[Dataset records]
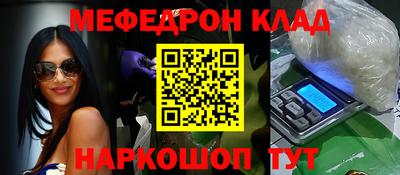 синтетический гашиш Усть-Илимск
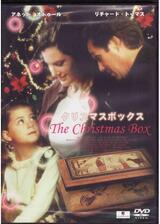 クリスマス・ボックスのポスター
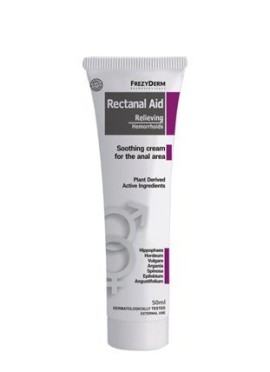 Frezyderm Rectanal Aid Cream 50ml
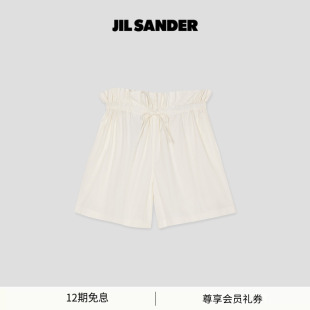 新品 SANDER JIL 女士棉质系带休闲短裤 早春新品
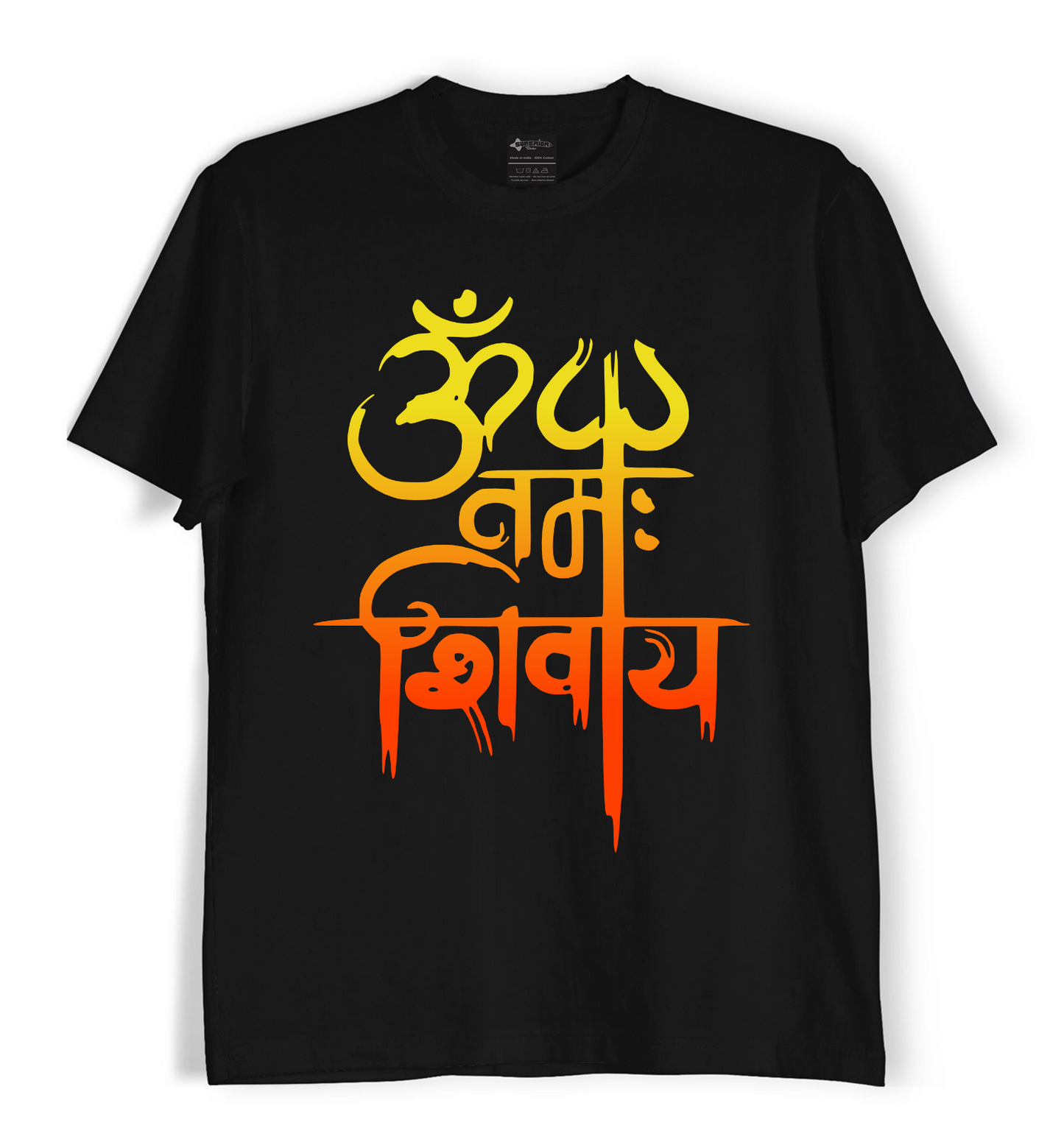 Namah Shivah - Unisex T-Shirt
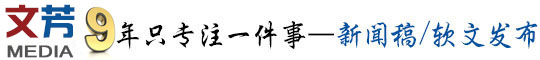 微型軸承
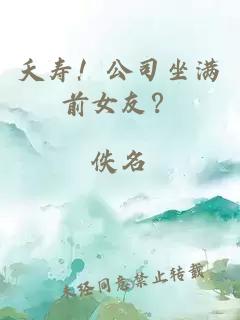 夭壽！公司坐滿前女友？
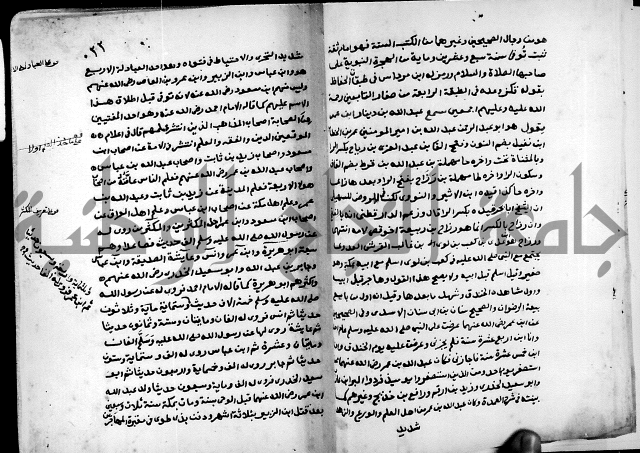 شرح ثلاثيات المسند ج1 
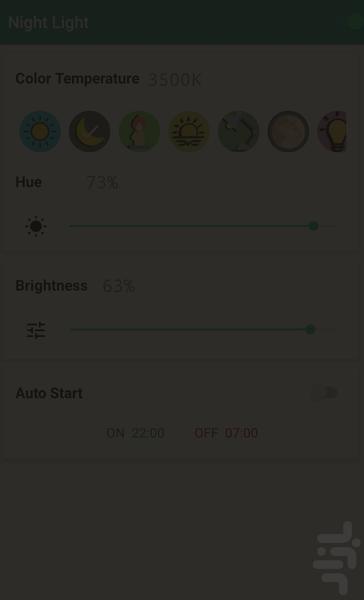 فیلتر نور شب - فیلتر نور آبی - Image screenshot of android app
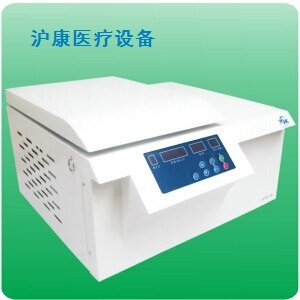 台式高速冷冻离心机TGL－18M/1650/16M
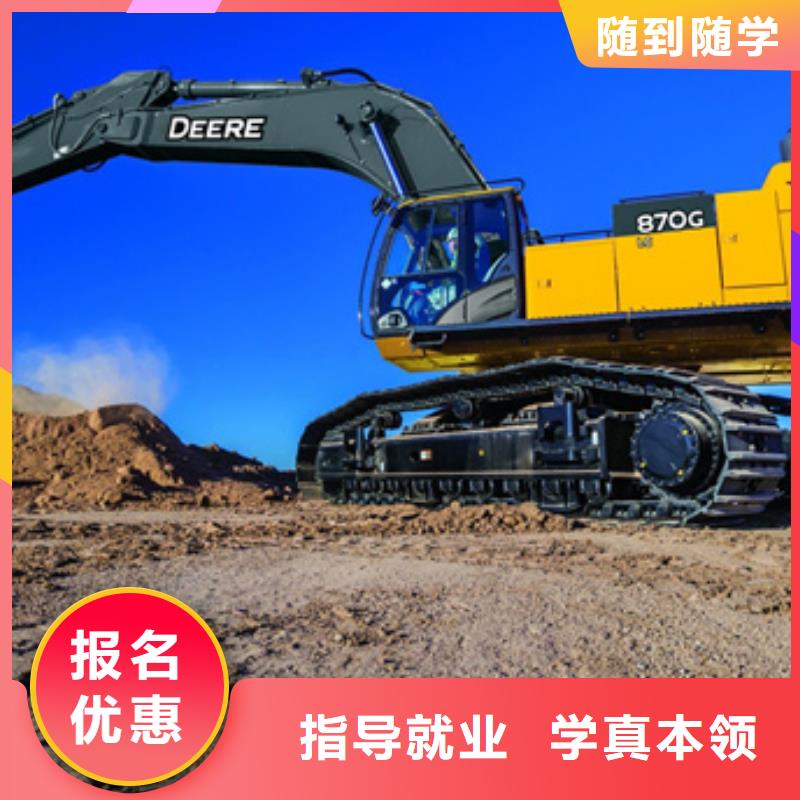 挖掘机培训【中西糕点烘焙培训】实操培训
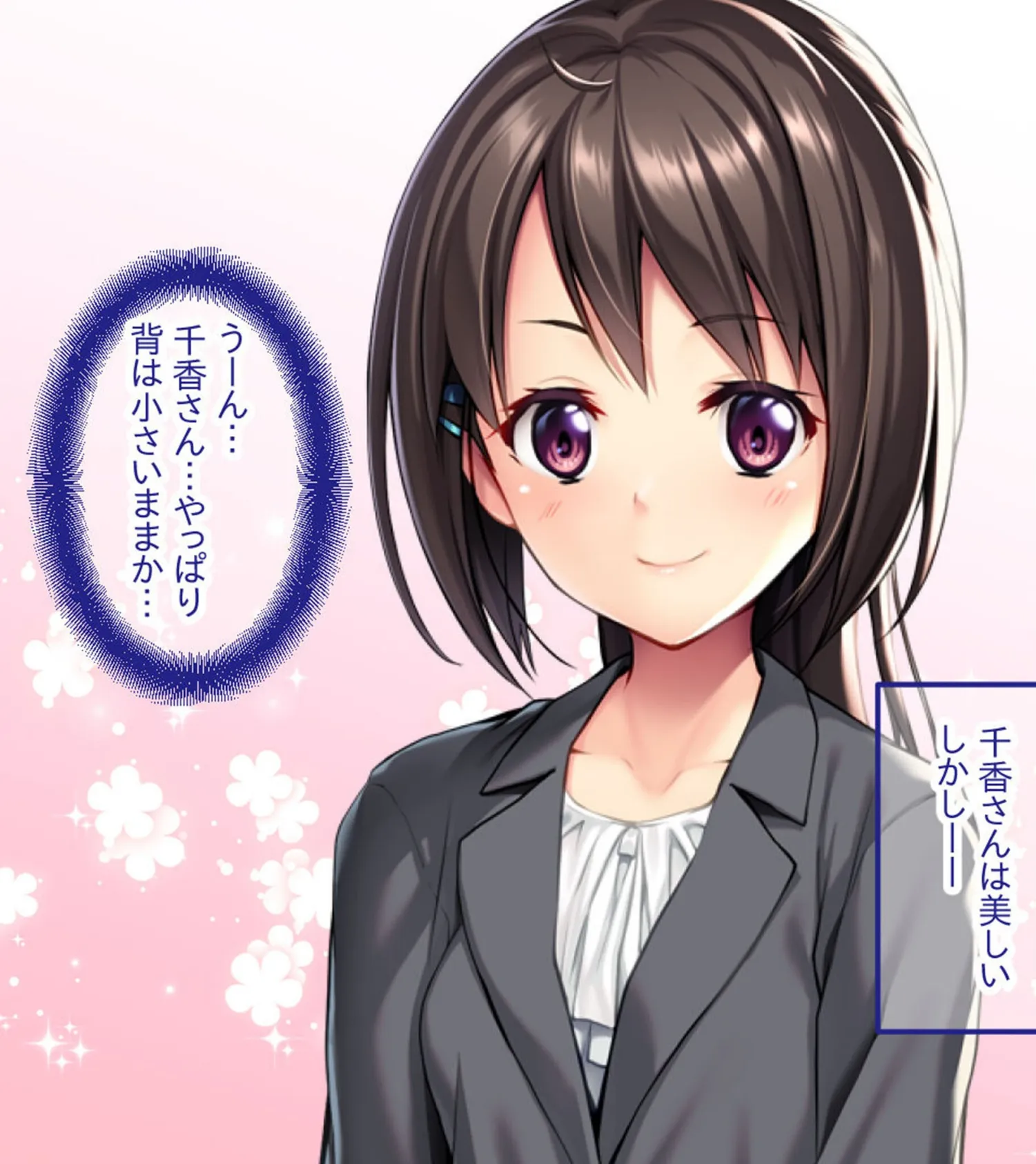 ちっちゃな先生の脱処女カリキュラム 〜秘密の授業でオトナの女性に大変身!〜 モザイク版 3ページ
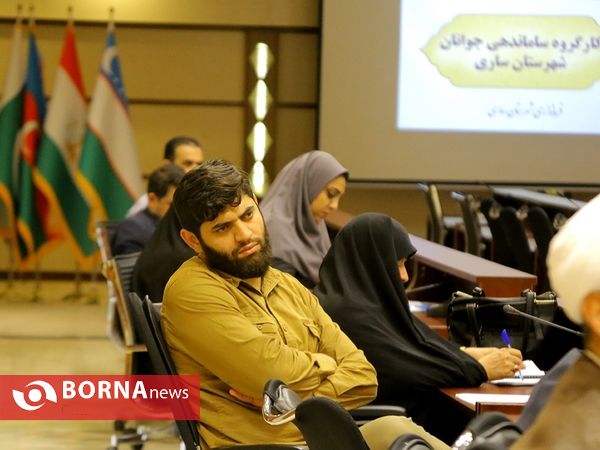 جلسه کارگروه ستاد ساماندهی امور جوانان شهرستان ساری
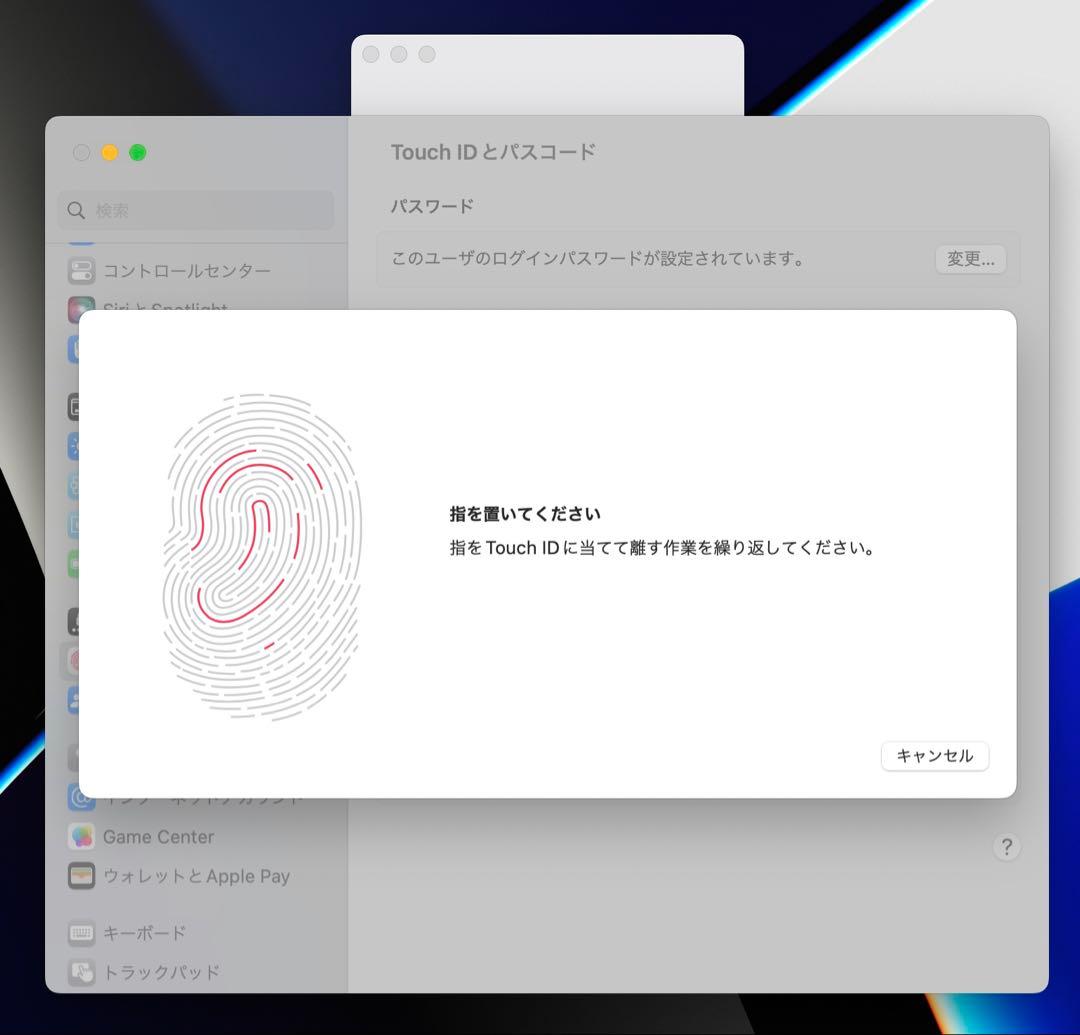 MacBook本体 MacBook Pro 15 2017 Touch Bar i7/16/250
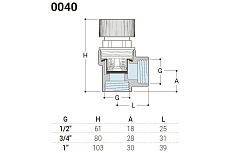 Предохранительный клапан SR Rubinetterie 1&quot;, 3 BAR 0040-2500GD00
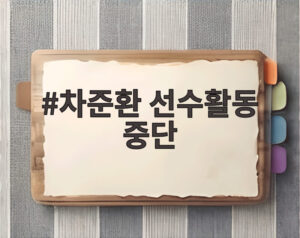 차준환 선수활동 중단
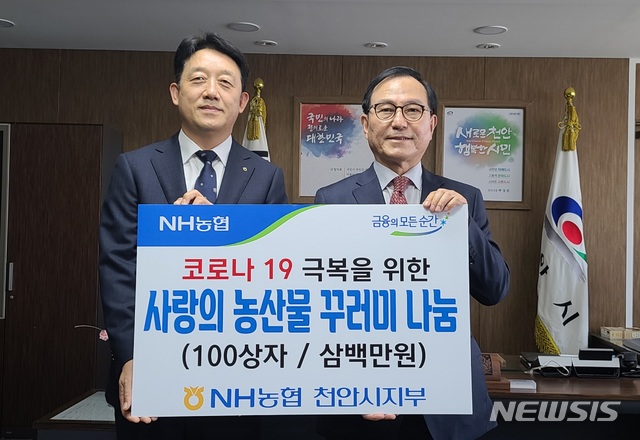 농협 천안 사랑의 농산물 꾸러미 시에 전달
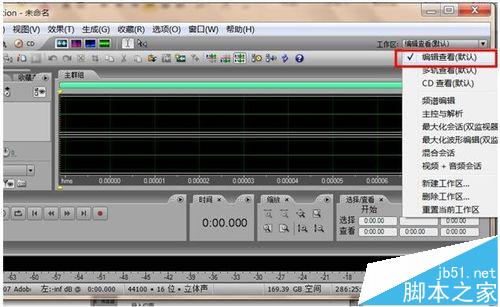 Abode Audition3.0怎么合成录音文件?2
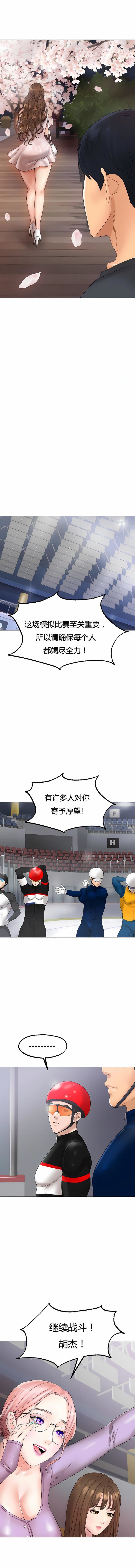 冰上的爱第10话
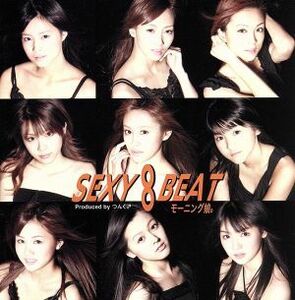 ＳＥＸＹ　８　ＢＥＡＴ（初回生産限定盤）（ＤＶＤ付）／モーニング娘。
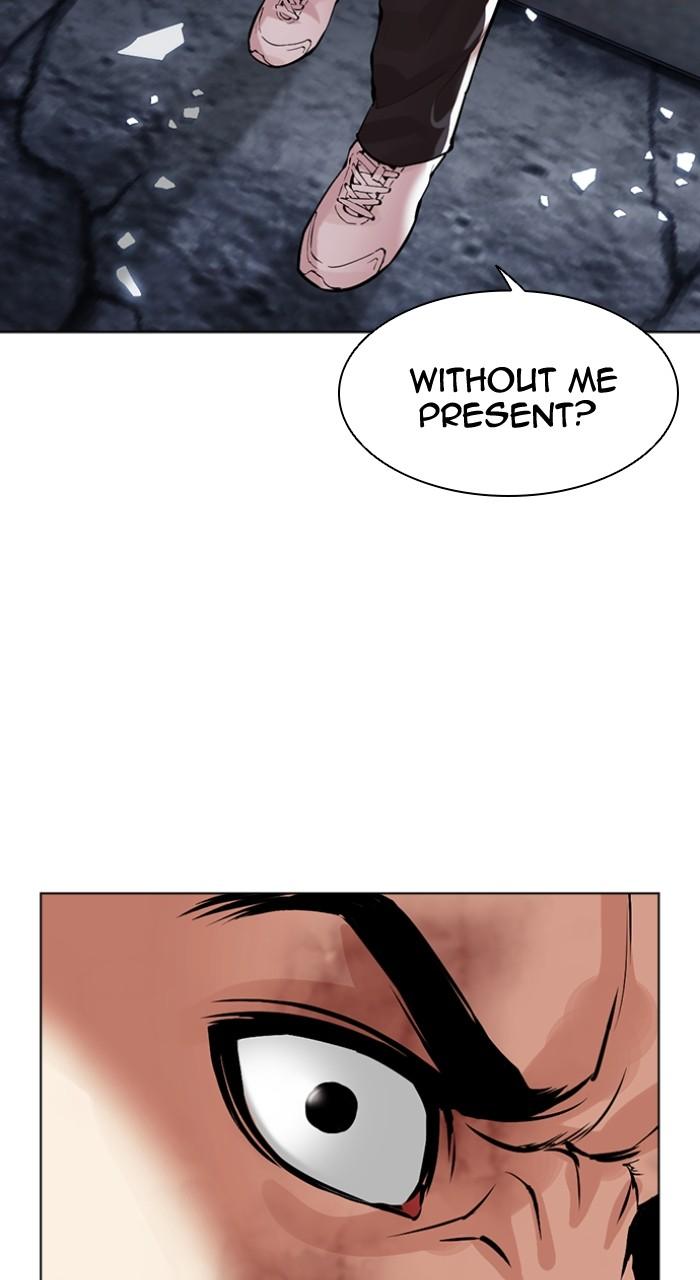 Lookism Chapter 500 — page 203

=== Problem description ===
When copying the records, reproduce every entry exactly and omit all pictures.

=== Task output ===
 синтетический гашиш Усть-Илимск
 クリスマス・ボックスのポスター
 Frezyderm Rectanal Aid Cream 50ml
 新品 SANDER JIL 女士棉质系带休闲短裤 早春新品
 Namah Shivah - Unisex T-Shirt
 微型軸承
 夭壽！公司坐滿前女友？
 شرح ثلاثيات المسند ج1 
 فیلتر نور شب - فیلتر نور آبی - Image screenshot of android app
 台式高速冷冻离心机TGL－18M/1650/16M
 挖掘机培训【中西糕点烘焙培训】实操培训
 ちっちゃな先生の脱処女カリキュラム 〜秘密の授業でオトナの女性に大変身!〜 モザイク版 3ページ
 جلسه کارگروه ستاد ساماندهی امور جوانان شهرستان ساری
 MacBook本体 MacBook Pro 15 2017 Touch Bar i7/16/250
 Предохранительный клапан SR Rubinetterie 1&quot;, 3 BAR 0040-2500GD00
 차준환 선수활동 중단
 농협 천안 사랑의 농산물 꾸러미 시에 전달
 Abode Audition3.0怎么合成录音文件?2
 冰上的爱第10话
 ＳＥＸＹ　８　ＢＥＡＴ（初回生産限定盤）（ＤＶＤ付）／モーニング娘。
 Lookism Chapter 500 — page 203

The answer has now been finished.